Um velho, ou novo, problema urbano

O lixo é um problema mundial, desde o tecnológico ao convencional, o qual conhecemos hoje. É praticamente impossível viver na atualidade e manter os olhos fechados para a quantidade de lixo que há ao nosso redor. Antes, um problema predominantemente característico das grandes cidades, mas que, ao longo dos anos, como outros eventos modernos, atingiu o status de ‘problema mundial’, acumulando-se em todo o mundo onde haja consumo. Pode-se dizer que está ocorrendo o nascimento de uma nova cultura, a cultura do lixo. Caso um objeto quebre, hoje, ele não é mandado para o conserto, mas sim substituído por um novo, e o seu destino não é preciso ser mencionado. Os fatores arrevesados na relação entre o homem e a produção de lixo são diversos, porém não se pode identificar uma causa única, como os efeitos do capitalismo na sociedade.

No Rio de Janeiro, a Comlurb, empresa responsável pela conservação do meio ambiente e limpeza urbana, divulgou os dados da coleta de lixo de 34 bairros, desde Setembro de 2010 até Setembro de 2011. Bangu e Campo Grande, os bairros mais populosos, foram também os que geraram mais quantidade de lixos juntos, com valores em cerca de 217479,251 toneladas.

Em certos eventos como Carnaval, Copa do Mundo, etc., o trabalho é maior e mais pesado, pois a quantidade de lixo é maior. Em 2010, após o jogo Brasil x Chile, válido pela Copa do Mundo, foram coletadas 79 toneladas de resíduos nas ruas.

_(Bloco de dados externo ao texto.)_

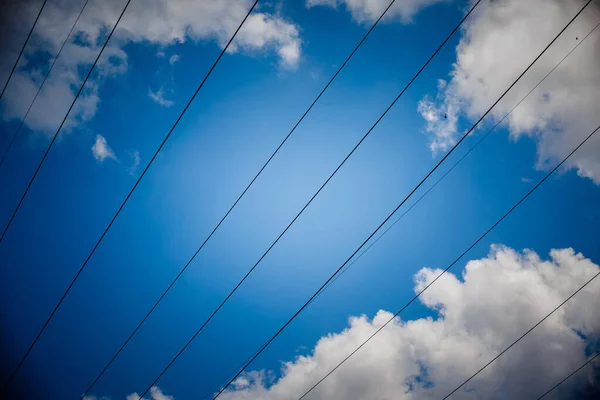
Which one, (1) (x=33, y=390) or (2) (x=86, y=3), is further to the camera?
(1) (x=33, y=390)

Recentemente, durante o Rock in Rio, em três dias de show foram coletadas 84 toneladas de lixo. Ao final dos sete dias, a Comlurb coletou ao todo 150 toneladas.

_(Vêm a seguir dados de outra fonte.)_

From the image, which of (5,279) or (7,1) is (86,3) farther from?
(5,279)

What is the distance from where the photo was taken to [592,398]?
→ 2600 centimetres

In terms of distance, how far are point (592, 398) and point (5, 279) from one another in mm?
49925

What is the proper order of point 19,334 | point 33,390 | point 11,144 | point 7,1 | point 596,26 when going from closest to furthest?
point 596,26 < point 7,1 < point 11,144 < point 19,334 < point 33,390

A companhia também pratica ações como eventos de conscientização e orientação para crianças em escolas municipais, também conscientizando os próprios funcionários, além de promover ações, como na Copa do Mundo, para os torcedores utilizarem as lixeiras, deixando a cidade mais limpa. Para os exóticos, também foram feitas escaladas com garis alpinistas para a retirada de lixos nos morros da cidade.

O lixo sempre estará presente, em todos os lugares, não é possível parar de produzi-lo, principalmente em grandes cidades, onde há maior concentração de pessoas. A tendência é produzir mais e mais toneladas em nível mundial a cada dia que se passa. A forma pela qual é destinado já movimenta muito dinheiro e muitos questionamentos. No Rio de Janeiro, promovidos pela Comlurb, as sedes das Cooperativas de Catadores de Lixo (que ficam embaixo de viadutos) juntam papel, plástico, alumínio (latas), ferro e vidro, preferencialmente, que são encontrados pelas calçadas e se destinam, em sua maioria, a lixões e aterros sanitários, sendo vendendo-os para as empresas de reciclagem.

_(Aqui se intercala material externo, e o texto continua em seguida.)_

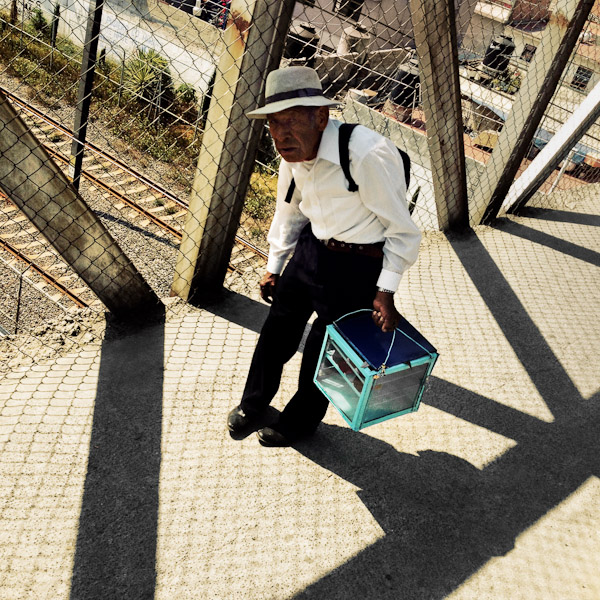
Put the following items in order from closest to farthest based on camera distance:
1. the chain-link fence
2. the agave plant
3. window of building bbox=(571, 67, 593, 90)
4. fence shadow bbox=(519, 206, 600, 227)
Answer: the chain-link fence → fence shadow bbox=(519, 206, 600, 227) → the agave plant → window of building bbox=(571, 67, 593, 90)

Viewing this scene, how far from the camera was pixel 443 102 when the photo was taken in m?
4.09

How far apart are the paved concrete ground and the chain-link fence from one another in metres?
0.69

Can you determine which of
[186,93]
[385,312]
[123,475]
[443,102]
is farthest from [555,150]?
A: [186,93]

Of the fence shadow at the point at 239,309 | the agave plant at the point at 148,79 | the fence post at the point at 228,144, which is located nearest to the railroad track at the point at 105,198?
the agave plant at the point at 148,79

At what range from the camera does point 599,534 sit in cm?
263

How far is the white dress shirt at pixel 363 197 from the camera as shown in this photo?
2051 millimetres

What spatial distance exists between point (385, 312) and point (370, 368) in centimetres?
24

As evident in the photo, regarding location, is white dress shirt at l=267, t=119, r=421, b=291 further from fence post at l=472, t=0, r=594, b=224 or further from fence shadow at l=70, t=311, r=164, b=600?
fence post at l=472, t=0, r=594, b=224

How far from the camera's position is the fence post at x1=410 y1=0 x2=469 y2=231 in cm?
364

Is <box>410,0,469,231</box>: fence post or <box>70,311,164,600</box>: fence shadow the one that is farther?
<box>410,0,469,231</box>: fence post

Entretanto, esta situação poderá ser mais prejudicial à cidade, tornando necessário mais atenção à uma medida inovadora (e provavelmente tecnológica) em termos de destinação de lixo e também enquanto não houver o interesse e esforço em aplicar essas medidas, se preocupando não com os altos custos, mas sim com conservar a cidade em condições de ficarem em nossa memória, com a consciência limpa.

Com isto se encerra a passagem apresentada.